What you will do: Can you format the records from the line with "Prosopagnosi Vef Se-hänvisning" up to and including the line with "Title: A Chair" as a Markdown table with the columns Row and Record line, leaving out any blank lines?

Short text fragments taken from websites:
• • • • •

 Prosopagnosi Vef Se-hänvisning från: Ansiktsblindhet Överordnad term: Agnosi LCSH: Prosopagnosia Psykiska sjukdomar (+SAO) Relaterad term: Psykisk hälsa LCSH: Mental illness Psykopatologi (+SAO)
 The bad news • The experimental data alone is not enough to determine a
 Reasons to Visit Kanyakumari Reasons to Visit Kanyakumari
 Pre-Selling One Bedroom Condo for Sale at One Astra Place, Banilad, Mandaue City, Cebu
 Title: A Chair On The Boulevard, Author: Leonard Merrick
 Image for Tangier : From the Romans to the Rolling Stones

• • • • •

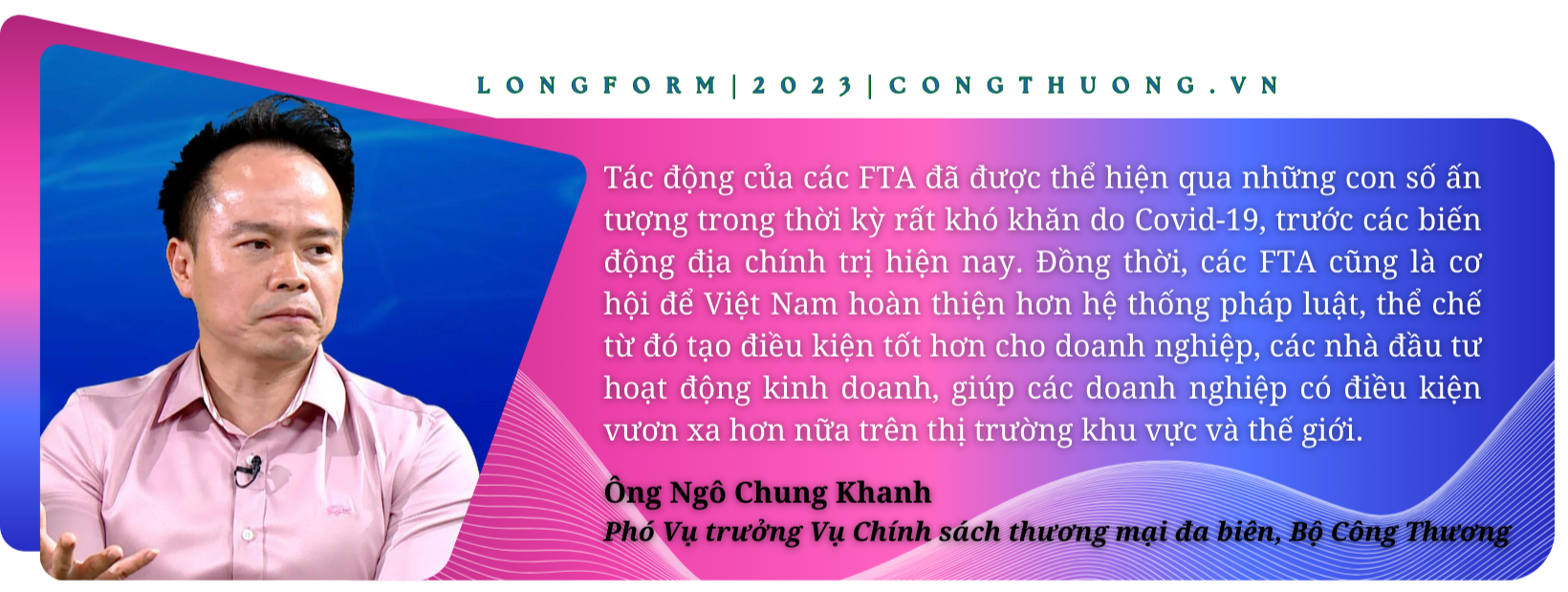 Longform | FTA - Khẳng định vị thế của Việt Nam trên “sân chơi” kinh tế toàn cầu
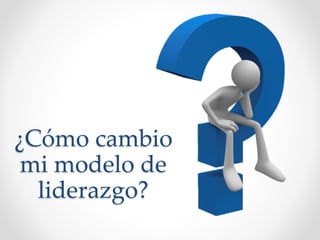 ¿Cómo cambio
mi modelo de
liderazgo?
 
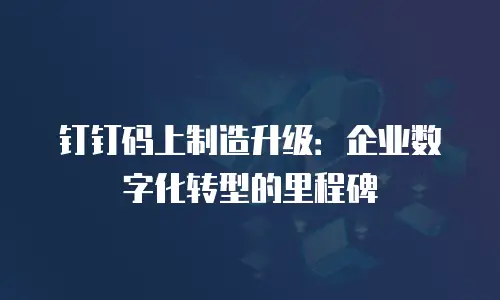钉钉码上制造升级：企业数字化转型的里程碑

• • • • •

Response for this exercise:
| Row | Record line |
|---|---|
| 1 |  Prosopagnosi Vef Se-hänvisning från: Ansiktsblindhet Överordnad term: Agnosi LCSH: Prosopagnosia Psykiska sjukdomar (+SAO) Relaterad term: Psykisk hälsa LCSH: Mental illness Psykopatologi (+SAO) |
| 2 |  The bad news • The experimental data alone is not enough to determine a |
| 3 |  Reasons to Visit Kanyakumari Reasons to Visit Kanyakumari |
| 4 |  Pre-Selling One Bedroom Condo for Sale at One Astra Place, Banilad, Mandaue City, Cebu |
| 5 |  Title: A Chair On The Boulevard, Author: Leonard Merrick |